:: RECORDS SHOWN
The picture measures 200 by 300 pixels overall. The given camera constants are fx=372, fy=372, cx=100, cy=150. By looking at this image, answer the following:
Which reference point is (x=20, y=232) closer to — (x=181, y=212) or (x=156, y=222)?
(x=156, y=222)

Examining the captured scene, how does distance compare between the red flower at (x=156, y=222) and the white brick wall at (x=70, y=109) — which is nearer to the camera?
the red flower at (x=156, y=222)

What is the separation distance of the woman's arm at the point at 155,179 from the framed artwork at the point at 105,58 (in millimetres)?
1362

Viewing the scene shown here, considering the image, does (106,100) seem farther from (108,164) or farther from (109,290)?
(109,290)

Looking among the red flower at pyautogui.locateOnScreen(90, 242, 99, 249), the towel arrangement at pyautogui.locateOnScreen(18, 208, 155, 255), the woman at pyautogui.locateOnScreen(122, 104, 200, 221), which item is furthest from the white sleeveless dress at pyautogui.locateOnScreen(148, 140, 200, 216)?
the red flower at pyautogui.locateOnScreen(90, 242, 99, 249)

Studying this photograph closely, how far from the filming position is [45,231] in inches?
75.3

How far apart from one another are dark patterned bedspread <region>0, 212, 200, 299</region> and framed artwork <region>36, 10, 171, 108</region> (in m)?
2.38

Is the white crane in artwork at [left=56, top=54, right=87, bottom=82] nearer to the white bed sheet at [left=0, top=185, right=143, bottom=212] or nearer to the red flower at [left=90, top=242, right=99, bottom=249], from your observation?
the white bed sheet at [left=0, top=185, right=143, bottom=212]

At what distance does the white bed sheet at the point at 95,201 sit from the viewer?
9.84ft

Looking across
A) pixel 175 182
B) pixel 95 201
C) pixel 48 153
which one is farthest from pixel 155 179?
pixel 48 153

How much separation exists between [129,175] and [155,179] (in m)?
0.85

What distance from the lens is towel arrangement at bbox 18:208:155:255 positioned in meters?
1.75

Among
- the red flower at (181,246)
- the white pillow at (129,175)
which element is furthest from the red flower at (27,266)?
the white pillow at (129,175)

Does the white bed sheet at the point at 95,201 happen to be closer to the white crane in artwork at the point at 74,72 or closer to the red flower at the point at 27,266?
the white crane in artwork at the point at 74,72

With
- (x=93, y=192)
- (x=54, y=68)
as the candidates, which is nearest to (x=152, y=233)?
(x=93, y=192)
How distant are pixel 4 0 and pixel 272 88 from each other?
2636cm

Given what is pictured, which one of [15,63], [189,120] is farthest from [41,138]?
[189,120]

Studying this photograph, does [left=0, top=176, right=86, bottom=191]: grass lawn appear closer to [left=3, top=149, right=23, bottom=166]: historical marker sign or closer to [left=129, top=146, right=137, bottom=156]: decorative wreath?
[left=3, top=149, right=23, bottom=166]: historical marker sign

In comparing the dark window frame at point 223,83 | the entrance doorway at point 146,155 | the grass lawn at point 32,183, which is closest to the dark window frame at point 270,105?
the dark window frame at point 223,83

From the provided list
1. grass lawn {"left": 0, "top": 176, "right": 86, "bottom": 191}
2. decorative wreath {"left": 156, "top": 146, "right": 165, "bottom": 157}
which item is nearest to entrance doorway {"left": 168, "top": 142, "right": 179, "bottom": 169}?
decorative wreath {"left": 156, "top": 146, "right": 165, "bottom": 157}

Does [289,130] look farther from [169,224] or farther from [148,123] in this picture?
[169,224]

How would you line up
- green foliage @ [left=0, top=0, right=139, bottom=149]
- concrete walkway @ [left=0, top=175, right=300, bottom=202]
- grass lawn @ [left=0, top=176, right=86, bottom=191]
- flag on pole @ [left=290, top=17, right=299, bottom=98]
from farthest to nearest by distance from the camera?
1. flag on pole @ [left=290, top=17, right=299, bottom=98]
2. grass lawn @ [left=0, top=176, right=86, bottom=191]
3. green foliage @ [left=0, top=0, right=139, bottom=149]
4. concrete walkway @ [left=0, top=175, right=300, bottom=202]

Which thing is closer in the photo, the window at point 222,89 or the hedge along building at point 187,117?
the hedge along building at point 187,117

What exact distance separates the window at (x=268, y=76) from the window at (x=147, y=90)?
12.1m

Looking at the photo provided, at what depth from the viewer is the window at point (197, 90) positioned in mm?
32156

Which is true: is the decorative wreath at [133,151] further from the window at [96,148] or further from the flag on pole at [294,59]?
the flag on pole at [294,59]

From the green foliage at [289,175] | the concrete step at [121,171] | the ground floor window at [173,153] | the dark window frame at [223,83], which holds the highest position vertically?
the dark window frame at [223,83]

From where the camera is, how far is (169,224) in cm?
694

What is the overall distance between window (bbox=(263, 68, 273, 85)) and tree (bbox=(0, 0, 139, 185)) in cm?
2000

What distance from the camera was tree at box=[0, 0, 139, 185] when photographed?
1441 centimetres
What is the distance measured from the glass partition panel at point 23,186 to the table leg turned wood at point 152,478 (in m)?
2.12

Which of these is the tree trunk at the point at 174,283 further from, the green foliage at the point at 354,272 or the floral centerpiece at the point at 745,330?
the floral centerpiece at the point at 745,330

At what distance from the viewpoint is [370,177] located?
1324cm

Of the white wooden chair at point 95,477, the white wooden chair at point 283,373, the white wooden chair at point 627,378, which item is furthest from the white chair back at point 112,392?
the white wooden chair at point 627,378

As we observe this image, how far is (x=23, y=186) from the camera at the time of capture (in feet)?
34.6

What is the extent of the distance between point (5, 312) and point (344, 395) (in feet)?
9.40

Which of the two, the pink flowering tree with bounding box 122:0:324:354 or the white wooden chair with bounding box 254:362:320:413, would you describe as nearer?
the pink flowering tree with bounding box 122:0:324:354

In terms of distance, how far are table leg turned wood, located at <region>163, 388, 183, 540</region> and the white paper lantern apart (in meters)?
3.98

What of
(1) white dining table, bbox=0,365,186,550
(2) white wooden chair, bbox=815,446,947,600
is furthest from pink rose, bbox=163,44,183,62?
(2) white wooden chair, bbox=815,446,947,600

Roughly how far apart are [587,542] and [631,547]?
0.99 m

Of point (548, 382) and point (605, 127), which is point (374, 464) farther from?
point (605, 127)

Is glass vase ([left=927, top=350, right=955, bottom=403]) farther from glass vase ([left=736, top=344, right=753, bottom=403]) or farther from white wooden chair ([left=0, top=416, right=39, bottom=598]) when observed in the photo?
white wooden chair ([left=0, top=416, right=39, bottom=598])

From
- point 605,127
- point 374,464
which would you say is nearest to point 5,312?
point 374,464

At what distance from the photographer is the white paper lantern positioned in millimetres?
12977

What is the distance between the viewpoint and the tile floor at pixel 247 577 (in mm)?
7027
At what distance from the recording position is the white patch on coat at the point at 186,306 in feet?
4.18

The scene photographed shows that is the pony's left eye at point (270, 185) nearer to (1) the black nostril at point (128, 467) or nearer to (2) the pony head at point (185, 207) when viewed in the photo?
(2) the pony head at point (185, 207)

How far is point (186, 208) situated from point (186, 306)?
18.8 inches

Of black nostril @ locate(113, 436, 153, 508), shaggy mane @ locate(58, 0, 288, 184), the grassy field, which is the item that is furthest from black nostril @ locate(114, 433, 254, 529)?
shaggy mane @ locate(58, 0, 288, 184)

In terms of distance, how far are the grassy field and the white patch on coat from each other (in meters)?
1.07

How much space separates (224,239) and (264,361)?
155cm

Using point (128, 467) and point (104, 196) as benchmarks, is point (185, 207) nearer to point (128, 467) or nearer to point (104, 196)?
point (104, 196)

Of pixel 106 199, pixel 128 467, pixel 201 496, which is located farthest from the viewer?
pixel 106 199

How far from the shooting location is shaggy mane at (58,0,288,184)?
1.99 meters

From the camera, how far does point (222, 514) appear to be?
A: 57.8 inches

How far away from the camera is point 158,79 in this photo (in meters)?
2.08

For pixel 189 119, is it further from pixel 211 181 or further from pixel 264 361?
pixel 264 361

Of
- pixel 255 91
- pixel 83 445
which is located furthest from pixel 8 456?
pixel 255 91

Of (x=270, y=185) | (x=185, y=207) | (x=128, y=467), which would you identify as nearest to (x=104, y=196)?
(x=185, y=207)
::::
*REQUIRED WORK*. Rewrite the stretch from the line containing "Of (x=270, y=185)" through the end of the records, switching "nearest" to "closest" and leaving everything else unchanged.

*ANSWER FOR THIS EXERCISE*.
Of (x=270, y=185) | (x=185, y=207) | (x=128, y=467), which would you identify as closest to (x=104, y=196)?
(x=185, y=207)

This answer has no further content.